Phillip Schramm, an improviser and theater maker in Minneapolis, particularly recommends seeing “Clown Funeral” at Theatre in the Round in Minneapolis, Saturday at 1 p.m. The show is billed as appropriate for ages 12–15 and up.
“The funeral is about Bongo, a clown that has passed away, and there are four other clowns that are there to kind of honor his memory, and it goes the way you would think,” Schramm says.
“It's a clown show. So there are bits of physical comedy, of just them assembling the coffin. There's word play. There's one clown that really only speaks through art. Everything you would want in a clowning show is in ‘Clown Funeral.’”
One delightful touch, Schramm says, is red clown noses at the entry that audience members can take and wear. Because the theater is in the round, you can see the audience members wearing red clown noses throughout the show.
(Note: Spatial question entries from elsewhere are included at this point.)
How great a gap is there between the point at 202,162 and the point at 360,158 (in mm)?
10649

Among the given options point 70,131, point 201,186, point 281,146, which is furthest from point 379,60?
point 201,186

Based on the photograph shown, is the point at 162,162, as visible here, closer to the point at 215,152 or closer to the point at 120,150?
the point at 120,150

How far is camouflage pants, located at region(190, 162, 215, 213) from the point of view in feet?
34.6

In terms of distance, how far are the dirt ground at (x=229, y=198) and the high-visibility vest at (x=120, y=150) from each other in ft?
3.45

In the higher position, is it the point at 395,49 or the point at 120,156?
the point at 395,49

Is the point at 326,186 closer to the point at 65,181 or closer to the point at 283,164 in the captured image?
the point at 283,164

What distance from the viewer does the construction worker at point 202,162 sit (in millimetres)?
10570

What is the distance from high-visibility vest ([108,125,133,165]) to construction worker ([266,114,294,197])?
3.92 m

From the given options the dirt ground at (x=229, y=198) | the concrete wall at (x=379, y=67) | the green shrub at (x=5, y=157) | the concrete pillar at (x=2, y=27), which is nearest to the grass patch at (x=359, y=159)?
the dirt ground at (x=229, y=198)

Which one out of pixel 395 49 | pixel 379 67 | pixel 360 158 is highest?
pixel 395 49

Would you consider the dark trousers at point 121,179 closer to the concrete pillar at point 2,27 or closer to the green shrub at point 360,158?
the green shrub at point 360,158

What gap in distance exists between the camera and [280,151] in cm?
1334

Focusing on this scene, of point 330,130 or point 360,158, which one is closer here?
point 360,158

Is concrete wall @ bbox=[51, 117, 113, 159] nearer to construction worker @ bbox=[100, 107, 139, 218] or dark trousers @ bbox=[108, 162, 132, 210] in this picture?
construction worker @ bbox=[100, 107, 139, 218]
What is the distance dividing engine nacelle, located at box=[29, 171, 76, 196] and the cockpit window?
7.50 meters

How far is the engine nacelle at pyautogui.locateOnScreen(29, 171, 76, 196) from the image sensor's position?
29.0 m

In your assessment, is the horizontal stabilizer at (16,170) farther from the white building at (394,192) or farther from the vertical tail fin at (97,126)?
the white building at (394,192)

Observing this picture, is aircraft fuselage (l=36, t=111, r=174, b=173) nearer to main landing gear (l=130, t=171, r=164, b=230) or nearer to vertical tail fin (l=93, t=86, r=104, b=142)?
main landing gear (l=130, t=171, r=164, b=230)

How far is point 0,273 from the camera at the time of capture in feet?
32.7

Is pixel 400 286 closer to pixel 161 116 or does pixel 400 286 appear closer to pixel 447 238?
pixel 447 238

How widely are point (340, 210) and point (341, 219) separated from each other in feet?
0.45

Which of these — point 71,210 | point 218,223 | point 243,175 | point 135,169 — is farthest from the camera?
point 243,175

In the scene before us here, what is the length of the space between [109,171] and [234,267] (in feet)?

Painting the urgency of climate change
Suzie Marty, gallery curator of Everett & Charlie in Minneapolis, recommends “2°C,” a joint exhibit by painters Drevis Hager of Minneapolis and Mark Granlund of Red Wing that focuses on climate change. The exhibit runs through Saturday, Aug. 9 at the Hamilton Gallery in Minneapolis.
Marty called the paintings moving and beautiful, even as they drive home the seriousness of climate change. She pointed toward Granlund’s paintings with unusual materials, including tar, and his surprising pairings, such as a series of portraits of CEOs of oil companies overlaid on landscape paintings.
Hager paints representational landscapes as well as abstracts that invoke wildfires and melting ice caps, as in the darkly humored title “Oh Oh, There Goes Greenland.”

Mozart under the summer sky
Choral singer Beth Gusenius of Minneapolis caught a preview performance of Mixed Precipitation’s summer outdoor opera, this year an adaptation of Mozart’s “1781 Idomeneo, re di Creta (King of Crete).”
This abridged version, first staged by the company in 2012, is called “The Return of King Idomeneo.” It blends Mozart’s arias with other musical styles, including doo-wop.
Next week, performances will be in Ely (Wed., Aug. 13), Hovland (Aug. 15), Grand Marais (Aug. 16), and Finland (Aug. 17). The run continues through Sept. 14 at outdoor locations across the state. It is free and open to all ages, with a suggested donation.
“It's a really fun performance. I think it's one of those that's going to convert people who wouldn't necessarily otherwise go to the opera. They do such an amazing job bringing the story to life,” Gusenius says.